Você se refere ao apagão sistêmico de 2003 na América do Norte para ilustrar a codependência entre diferentes actantes. Seria a pandemia um exemplo?
A pandemia é um grande exemplo; e se estivesse escrevendo o livro agora, eu o usaria. Eu acreditava que depois do apagão surgiria a esperança de se abrir à existência de poderes não humanos, os poderes atmosféricos que operam em nós, como a eletricidade, mas também as mudanças climáticas de forma que não seja moralizante, que não se reduza a bodes expiatórios. Eu esperava que fosse uma oportunidade para desmoralizar a política e aplacar a culpabilização e o desejo de punir, mas não foi o que aconteceu.
A pandemia, pelo menos nos Estados Unidos, revigorou o pior do humanismo, do centralismo humano, e essa ideia de que a melhor forma de responder às complexidades impostas pelas mudanças climáticas é dobrar a aposta em um caminho óbvio e retrógrado.
Penso, porém, que para muitos o fenômeno serviu para revelar como estamos entrelaçados com as forças elementares, geológicas e climáticas. Mas há uma grande parcela de pessoas que querem apenas reaproveitar a velha forma de resolver as coisas. Talvez tenha a ver com hábitos de percepção, aspectos que reforçam hábitos de percepção disfuncionais. Pessoas que falam muito no Twitter, a falta de atenção, talvez seja algo fisiológico... Precisamos mudar nossos hábitos de percepção, rever onde colocamos nossa atenção e o que estamos deixando passar.
Como conciliar a ausência de responsabilidade com a noção de mudança?
Esta é a pergunta-chave. Uma crítica que recebo dos neomarxistas é que eu tiro a responsabilidade humana quando fica claro que existe um grupo de pessoas moralmente responsáveis pelas mudanças climáticas. Eu concordo, mas não concordo com a estratégia de denúncia, que a solução consiste em identificar agentes poderosos e prendê-los para que parem de fazer coisas abjetas. Não acho que essas invocações tenham muita influência.
Acreditamos que temos um enorme poder transformador quando, provavelmente, é menor do que pensamos. Essa perspectiva coloca as pessoas no centro, em oposição a elementos excepcionais do mundo físico. Não é possível tachar as pessoas de responsáveis como gostaríamos, mesmo a pior pessoa tem uma disposição de fatores sociológicos, psicológicos e físicos que influenciam suas ações.

=== Linhas extraídas ===
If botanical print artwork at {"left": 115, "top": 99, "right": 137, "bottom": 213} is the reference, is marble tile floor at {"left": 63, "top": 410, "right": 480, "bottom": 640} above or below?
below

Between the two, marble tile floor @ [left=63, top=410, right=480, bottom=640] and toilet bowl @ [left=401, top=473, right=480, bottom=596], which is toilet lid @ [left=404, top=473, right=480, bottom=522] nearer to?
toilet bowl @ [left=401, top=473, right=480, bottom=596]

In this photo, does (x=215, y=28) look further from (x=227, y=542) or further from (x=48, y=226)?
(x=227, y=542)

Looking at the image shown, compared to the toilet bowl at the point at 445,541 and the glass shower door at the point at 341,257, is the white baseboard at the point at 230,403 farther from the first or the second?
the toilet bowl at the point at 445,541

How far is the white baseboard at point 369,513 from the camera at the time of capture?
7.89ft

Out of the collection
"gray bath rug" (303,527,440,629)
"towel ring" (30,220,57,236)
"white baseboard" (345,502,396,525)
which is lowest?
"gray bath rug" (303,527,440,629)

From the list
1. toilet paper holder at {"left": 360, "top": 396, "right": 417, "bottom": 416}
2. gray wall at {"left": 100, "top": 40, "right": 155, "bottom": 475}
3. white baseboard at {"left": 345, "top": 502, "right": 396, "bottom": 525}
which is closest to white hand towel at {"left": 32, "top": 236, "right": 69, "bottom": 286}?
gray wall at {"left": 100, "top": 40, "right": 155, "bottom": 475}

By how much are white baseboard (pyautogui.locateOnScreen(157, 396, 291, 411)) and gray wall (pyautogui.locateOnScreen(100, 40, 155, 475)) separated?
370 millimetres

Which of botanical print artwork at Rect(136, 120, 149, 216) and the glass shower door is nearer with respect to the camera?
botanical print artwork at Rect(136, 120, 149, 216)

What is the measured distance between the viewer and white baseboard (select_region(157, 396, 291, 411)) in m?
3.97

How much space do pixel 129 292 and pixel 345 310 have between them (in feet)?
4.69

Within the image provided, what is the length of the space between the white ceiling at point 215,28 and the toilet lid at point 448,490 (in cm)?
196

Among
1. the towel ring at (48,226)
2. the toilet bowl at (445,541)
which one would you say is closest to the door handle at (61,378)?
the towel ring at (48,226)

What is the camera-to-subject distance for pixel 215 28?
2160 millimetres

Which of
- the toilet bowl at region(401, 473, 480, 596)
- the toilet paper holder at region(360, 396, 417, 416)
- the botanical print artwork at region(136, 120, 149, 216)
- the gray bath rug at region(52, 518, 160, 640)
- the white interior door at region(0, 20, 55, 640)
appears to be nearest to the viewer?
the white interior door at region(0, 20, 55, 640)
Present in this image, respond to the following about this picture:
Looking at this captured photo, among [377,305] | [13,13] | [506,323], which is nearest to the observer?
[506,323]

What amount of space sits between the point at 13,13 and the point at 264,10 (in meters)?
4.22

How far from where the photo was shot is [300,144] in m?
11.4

=== Tarefas a fazer ===
1. Segundo o trecho, que acontecimento de 2003 na América do Norte ilustra a codependência entre diferentes actantes?
2. Reescreva a parte do trecho que começa nas palavras "A pandemia é" e termina depois de "o que aconteceu.", trocando "eletricidade" por "energia elétrica".
Baseie-se somente no trecho.

=== Respostas por tarefa ===
1. O apagão sistêmico de 2003 na América do Norte.

2.
A pandemia é um grande exemplo; e se estivesse escrevendo o livro agora, eu o usaria. Eu acreditava que depois do apagão surgiria a esperança de se abrir à existência de poderes não humanos, os poderes atmosféricos que operam em nós, como a energia elétrica, mas também as mudanças climáticas de forma que não seja moralizante, que não se reduza a bodes expiatórios. Eu esperava que fosse uma oportunidade para desmoralizar a política e aplacar a culpabilização e o desejo de punir, mas não foi o que aconteceu.